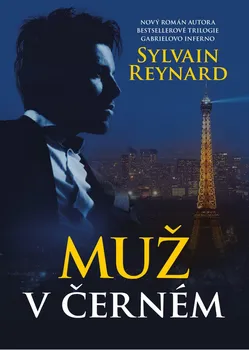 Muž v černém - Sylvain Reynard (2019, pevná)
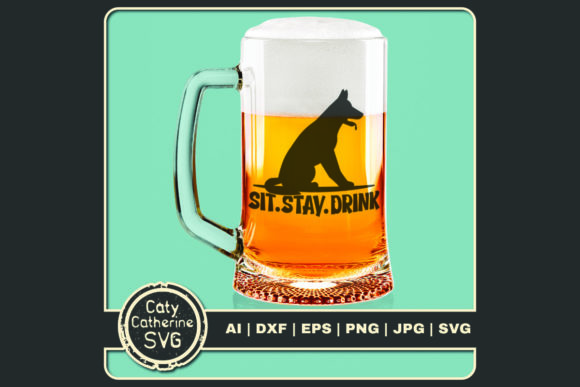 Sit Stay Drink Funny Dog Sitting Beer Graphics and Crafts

--

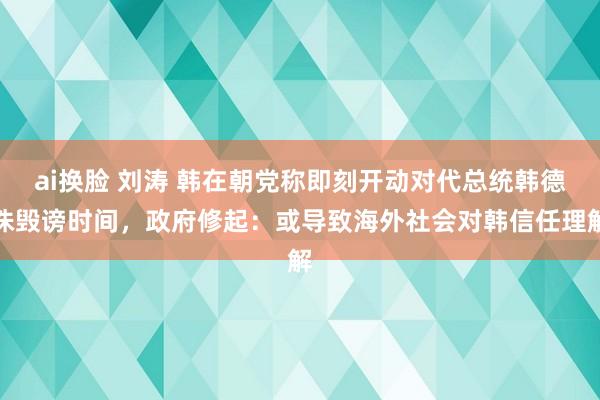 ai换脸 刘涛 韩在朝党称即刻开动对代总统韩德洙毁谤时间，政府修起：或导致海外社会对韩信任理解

--

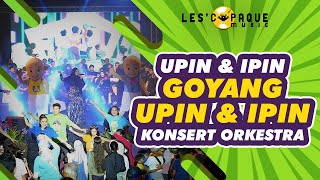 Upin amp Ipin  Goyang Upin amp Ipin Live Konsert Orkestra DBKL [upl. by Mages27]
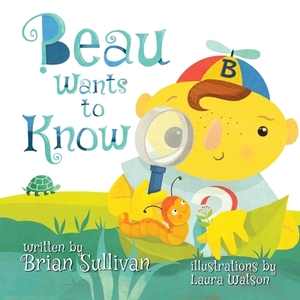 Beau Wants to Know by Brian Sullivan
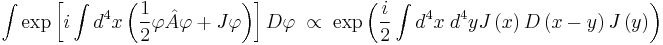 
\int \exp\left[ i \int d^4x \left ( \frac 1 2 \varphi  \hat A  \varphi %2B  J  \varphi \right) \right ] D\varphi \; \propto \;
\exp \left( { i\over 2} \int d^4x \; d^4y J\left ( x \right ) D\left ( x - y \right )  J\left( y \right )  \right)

Description of the task | Could you copy the records that start at the line containing "Muž v černém - Sylvain Reynard (2019, pevná)" and end at the line containing "Sit Stay Drink", including both of those lines? Leave the pictures out.

Task output |
 Muž v černém - Sylvain Reynard (2019, pevná)
 Sit Stay Drink Funny Dog Sitting Beer Graphics and Crafts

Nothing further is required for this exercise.